Du côté de l’identité, il faut d’abord se souvenir qu’à l’époque où la Bible fut rédigée, judaïsme et christianisme n’ont jamais été en position de force. Juifs et chrétiens devaient donc affirmer leur identité avec force afin de survivre dans un monde qui leur était plus souvent qu’autrement hostile. Il faut ensuite reconnaître que les religions environnantes (mésopotamiennes, égyptiennes, grécoromaines, etc.) reposaient sur des bases théologiques plutôt faibles, d’où la critique souvent acerbe et justifiée des auteurs bibliques. À titre d’exemple, les Mésopotamiens croyaient que les humains étaient des êtres inférieurs, purement utilitaires pour les dieux, alors que pour les juifs et les chrétiens, ils sont le sommet de la création. La divinisation des empereurs romains est un autre exemple de pratique qui a suscité des réprobations enflammées de la part des auteurs bibliques.

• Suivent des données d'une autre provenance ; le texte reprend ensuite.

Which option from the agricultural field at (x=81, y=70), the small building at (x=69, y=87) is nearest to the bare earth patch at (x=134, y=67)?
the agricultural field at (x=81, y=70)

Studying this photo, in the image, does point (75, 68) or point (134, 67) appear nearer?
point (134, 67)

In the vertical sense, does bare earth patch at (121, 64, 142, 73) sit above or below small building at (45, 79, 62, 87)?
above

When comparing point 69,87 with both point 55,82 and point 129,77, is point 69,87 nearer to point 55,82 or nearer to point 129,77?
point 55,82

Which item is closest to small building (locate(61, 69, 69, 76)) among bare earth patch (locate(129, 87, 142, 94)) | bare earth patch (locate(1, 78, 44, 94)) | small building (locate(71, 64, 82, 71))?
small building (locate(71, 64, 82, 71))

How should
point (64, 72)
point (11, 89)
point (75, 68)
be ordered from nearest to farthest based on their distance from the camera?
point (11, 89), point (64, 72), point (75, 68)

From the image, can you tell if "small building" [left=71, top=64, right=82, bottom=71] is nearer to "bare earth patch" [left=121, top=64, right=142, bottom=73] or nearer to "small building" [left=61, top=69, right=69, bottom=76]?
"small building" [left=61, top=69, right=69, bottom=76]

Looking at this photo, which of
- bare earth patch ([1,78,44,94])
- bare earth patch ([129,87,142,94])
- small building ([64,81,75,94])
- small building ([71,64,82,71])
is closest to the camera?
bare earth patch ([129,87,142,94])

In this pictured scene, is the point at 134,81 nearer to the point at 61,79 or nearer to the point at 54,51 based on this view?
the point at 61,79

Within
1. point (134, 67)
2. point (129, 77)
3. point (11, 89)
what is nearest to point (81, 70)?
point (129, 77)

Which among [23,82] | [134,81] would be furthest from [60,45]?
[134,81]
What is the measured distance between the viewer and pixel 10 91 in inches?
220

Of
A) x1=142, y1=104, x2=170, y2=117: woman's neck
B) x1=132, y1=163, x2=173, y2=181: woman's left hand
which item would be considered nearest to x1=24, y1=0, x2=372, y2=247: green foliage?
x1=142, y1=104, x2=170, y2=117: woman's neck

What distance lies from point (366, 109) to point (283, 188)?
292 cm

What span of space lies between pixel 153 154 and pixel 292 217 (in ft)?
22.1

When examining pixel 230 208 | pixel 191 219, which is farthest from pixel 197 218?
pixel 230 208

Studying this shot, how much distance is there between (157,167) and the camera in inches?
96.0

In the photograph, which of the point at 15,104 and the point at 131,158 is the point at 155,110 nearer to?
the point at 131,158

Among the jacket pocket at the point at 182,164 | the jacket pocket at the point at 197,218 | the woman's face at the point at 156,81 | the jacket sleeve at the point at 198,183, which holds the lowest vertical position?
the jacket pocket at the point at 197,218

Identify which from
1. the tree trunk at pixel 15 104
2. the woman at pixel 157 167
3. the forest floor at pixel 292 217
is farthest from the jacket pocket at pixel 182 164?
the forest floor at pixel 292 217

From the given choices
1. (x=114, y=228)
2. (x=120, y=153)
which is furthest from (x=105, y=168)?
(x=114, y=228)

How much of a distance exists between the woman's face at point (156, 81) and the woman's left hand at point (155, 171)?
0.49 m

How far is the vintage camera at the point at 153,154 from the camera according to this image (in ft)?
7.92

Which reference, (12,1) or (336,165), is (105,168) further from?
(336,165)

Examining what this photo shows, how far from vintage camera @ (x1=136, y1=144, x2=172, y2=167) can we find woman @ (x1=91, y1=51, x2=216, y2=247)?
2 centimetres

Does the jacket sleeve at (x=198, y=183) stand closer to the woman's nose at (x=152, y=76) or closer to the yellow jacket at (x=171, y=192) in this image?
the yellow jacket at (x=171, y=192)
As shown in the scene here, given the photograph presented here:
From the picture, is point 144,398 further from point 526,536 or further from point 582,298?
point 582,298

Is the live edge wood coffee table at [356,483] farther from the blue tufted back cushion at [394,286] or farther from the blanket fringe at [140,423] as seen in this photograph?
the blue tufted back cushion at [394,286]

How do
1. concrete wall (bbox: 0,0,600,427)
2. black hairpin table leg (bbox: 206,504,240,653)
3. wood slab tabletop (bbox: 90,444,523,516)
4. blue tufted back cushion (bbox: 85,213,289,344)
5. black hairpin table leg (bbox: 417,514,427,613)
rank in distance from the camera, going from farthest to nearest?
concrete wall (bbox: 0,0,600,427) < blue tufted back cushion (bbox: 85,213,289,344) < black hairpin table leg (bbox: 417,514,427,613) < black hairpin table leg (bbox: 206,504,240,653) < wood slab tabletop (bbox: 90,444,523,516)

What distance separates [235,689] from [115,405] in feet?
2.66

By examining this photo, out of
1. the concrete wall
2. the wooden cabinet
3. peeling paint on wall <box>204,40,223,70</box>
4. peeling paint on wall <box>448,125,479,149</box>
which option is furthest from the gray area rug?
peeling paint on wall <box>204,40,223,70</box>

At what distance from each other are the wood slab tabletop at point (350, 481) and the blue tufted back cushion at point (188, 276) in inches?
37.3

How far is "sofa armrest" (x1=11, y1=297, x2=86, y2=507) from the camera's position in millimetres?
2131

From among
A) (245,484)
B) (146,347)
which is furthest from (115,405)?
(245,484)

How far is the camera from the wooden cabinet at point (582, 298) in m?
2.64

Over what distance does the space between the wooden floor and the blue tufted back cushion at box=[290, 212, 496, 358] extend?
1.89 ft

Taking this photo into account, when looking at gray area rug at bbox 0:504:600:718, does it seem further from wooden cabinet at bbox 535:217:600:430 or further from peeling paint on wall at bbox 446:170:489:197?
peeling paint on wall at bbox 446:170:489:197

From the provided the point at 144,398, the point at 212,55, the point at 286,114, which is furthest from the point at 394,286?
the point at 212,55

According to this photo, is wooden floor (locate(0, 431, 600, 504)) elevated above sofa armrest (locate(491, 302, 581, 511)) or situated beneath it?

Du côté de l’altérité, on observe que l’Ancien et le Nouveau Testament sont constamment tournés vers les peuples étrangers et vers l’autre. Pensons aux lois de la Torah qui protègent les étrangers, à Ruth la Moabite, qui devient l’arrière-grand-mère du grand roi David, à Jonas qui convertit la capitale de l’empire assyrien, aux nombreux passages des évangiles qui mettent en scène des Samaritains et aux disciples de Jésus qui sont repoussés par certains juifs et qui se tournent vers les nations païennes.
En conclusion
Deux conclusions peuvent être tirées de ces observations. Elles reposent elles aussi sur l’équilibre nécessaire entre identité et altérité.
Afin de maintenir le pôle identité, il faut éviter de faire des religions une sorte de cafétéria de la foi et comprendre que pour parvenir à une certaine richesse spirituelle, il faut s’engager en profondeur dans un système de foi en particulier ou, du moins, bien savoir ce que l’on fait. Dans le grand concert des religions, une véritable harmonie s’avère possible quand chaque personne joue de son propre instrument et non quand tout un chacun joue d’un peu de tout.
Et afin de maintenir le pôle altérité, il faut reconnaître qu’il y a danger quand une religion se referme sur elle-même, dans un système de vérité clos. Il faut faire preuve d’humilité par rapport au Divin et à la question de la Vérité (avec un grand V). Les autres religions existent et, dans une perspective de foi, si elles existent c’est que cela est voulu par Dieu. Peut-être serait-il bon de considérer alors que notre meilleure façon d’atteindre l’Autre (qui est transcendant et ineffable) est à travers notre relation à l’autre (qui partage notre nature et est à proximité)?
Francis Daoust est bibliste et directeur de la Société catholique de la Bible (SOCABI).